NOMNC (Notice of Medicare Non-Coverage)
The Notice of Medicare Non-Coverage (NOMNC, Form CMS-10123) is a standardized notice that tells a Medicare patient when all covered home health services will end and explains the right to a fast appeal through a Beneficiary and Family Centered Care Quality Improvement Organization (BFCC-QIO). Agencies must deliver it at least two calendar days before covered services end, and the requirement applies to both original Medicare and Medicare Advantage patients.
Timing and delivery rules
The NOMNC must be delivered no later than two calendar days before the last covered visit. When visits are spaced more than two days apart, deliver it by the second-to-last visit. The patient or an authorized representative must sign and date the notice to acknowledge receipt; when the representative is not physically present, agencies may deliver the notice by phone, document the conversation, and mail a copy the same day. A notice signed at the final visit is late, and late or missing NOMNCs are among the most commonly cited beneficiary notice failures in home health.
How the fast appeal works
A patient who disagrees with the end of coverage contacts the BFCC-QIO listed on the notice, generally by noon of the day before services are scheduled to end. The agency must then promptly give the QIO the medical records it needs and provide the patient a Detailed Explanation of Non-Coverage (DENC, Form CMS-10124) explaining specifically why coverage is ending. The QIO issues an expedited decision. If it sides with the agency, the patient becomes financially responsible for care received after the planned end date; if it sides with the patient, covered services continue.
Who must receive a NOMNC
The NOMNC is required whenever all Medicare-covered home health services are ending for coverage reasons, and it applies to Medicare Advantage members as well as original Medicare patients, a point agencies with heavy MA census sometimes miss. It is not used for reductions in some services while others continue; that is HHCCN territory. Advance delivery also is not expected when the ending is genuinely unplanned, for example the patient is hospitalized, dies, or refuses further care, though the circumstances should be clearly documented in the record.
Common pitfalls
Watch for these recurring failures:
- Delivering the NOMNC at the last visit instead of two days ahead
- Missing signatures or missing dates, which invalidate the notice
- Forgetting Medicare Advantage patients need the notice too
- Planning discharges around weekends without accounting for appeal timelines
- Field staff unable to explain the notice, turning a rights document into a signature ritual
Building NOMNC delivery into the discharge planning workflow, triggered when the discharge date is set, prevents most of these.

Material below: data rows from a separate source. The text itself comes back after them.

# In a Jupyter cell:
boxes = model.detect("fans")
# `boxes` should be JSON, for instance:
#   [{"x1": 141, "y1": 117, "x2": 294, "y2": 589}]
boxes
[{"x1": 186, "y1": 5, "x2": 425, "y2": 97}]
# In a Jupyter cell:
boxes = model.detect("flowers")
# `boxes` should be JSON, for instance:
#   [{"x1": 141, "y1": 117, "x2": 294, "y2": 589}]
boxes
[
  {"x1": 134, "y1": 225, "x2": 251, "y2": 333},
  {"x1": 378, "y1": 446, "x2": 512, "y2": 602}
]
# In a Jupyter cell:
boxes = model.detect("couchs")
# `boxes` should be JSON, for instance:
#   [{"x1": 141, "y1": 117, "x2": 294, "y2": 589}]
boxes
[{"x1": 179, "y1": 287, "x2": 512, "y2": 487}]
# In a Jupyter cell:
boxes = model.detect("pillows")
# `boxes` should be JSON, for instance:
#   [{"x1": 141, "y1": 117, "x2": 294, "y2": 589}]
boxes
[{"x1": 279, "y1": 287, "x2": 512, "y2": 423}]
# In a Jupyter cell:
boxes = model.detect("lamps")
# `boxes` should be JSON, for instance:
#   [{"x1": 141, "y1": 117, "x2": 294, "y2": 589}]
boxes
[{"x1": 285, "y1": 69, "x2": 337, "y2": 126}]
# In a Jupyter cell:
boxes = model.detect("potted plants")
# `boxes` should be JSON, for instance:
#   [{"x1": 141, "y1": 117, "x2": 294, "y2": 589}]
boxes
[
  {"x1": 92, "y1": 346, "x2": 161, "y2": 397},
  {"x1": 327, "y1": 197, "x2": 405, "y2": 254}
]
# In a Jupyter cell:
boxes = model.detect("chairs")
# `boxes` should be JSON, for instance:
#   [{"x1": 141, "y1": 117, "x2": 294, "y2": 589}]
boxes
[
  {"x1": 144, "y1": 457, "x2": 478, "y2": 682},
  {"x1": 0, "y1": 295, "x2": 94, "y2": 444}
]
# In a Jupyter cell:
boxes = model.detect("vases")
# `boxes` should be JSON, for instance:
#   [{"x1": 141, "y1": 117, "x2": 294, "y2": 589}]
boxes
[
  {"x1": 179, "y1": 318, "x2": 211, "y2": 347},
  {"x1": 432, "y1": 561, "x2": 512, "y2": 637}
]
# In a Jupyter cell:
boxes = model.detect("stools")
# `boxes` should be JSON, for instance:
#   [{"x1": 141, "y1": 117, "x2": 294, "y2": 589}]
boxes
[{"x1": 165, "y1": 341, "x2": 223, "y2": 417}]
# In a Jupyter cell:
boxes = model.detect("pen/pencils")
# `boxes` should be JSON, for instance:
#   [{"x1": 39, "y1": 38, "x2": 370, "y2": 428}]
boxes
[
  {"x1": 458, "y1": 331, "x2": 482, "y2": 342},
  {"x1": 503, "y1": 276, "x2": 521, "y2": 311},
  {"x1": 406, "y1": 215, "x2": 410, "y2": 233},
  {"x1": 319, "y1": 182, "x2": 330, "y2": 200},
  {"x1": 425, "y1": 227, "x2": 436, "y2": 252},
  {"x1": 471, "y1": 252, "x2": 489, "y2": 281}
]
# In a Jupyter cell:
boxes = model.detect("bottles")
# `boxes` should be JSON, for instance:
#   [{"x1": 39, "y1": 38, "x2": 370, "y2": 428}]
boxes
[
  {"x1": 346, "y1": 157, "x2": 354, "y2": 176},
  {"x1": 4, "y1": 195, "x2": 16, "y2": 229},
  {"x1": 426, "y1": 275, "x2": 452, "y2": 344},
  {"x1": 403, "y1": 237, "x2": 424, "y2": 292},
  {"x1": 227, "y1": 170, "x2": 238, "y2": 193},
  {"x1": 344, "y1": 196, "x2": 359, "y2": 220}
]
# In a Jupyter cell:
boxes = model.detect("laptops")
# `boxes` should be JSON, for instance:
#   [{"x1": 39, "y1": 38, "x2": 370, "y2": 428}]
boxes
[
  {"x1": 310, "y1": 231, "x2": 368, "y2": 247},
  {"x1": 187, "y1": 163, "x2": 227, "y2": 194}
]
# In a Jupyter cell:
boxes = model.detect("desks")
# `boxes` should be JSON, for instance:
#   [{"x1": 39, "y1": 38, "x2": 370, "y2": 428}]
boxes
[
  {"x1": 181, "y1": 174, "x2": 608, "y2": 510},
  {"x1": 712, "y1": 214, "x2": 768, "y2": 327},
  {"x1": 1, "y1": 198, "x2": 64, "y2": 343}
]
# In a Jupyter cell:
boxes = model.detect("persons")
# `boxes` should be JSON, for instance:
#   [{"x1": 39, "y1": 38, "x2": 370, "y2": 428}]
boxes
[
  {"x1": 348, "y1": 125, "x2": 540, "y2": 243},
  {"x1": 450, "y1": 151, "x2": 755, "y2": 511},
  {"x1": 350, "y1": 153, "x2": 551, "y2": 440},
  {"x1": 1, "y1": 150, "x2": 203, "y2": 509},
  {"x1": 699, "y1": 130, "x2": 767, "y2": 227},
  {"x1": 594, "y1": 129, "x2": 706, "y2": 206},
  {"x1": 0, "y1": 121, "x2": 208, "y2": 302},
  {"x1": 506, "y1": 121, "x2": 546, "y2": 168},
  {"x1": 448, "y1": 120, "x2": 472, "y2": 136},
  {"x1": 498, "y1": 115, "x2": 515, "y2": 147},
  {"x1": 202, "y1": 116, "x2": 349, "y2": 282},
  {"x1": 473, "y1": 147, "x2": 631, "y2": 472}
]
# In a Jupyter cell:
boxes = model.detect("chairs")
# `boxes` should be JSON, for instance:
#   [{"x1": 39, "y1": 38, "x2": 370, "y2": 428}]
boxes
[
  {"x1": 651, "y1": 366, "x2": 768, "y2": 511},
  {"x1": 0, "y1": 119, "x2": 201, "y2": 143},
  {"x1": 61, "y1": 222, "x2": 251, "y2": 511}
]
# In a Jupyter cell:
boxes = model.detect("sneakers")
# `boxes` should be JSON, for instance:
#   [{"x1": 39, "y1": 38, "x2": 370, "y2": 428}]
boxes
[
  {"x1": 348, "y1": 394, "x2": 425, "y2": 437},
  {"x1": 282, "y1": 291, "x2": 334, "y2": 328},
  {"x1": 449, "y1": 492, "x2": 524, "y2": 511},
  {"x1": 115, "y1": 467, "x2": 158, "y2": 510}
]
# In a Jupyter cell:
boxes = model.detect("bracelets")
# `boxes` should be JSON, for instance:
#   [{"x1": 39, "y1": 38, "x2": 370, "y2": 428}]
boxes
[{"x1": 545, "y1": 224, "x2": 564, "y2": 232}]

Frequently asked questions
Does the NOMNC apply to Medicare Advantage patients?
Yes. Medicare Advantage members are entitled to the same notice and expedited appeal process when all covered home health services end, and MA plans expect contracted agencies to deliver it on time.
What happens if the patient files a fast appeal?
The agency promptly sends the QIO the relevant records and gives the patient a Detailed Explanation of Non-Coverage (DENC). The QIO issues an expedited decision, and the patient generally is not liable for continued care before the decision when the appeal was filed on time.
Do we issue a NOMNC if the patient is hospitalized or refuses care?
Advance notice is not expected when services end unexpectedly, such as a hospitalization, death, or the patient's own decision to stop care. Document the circumstances thoroughly, since surveyors and plans will look for the reason no NOMNC was delivered.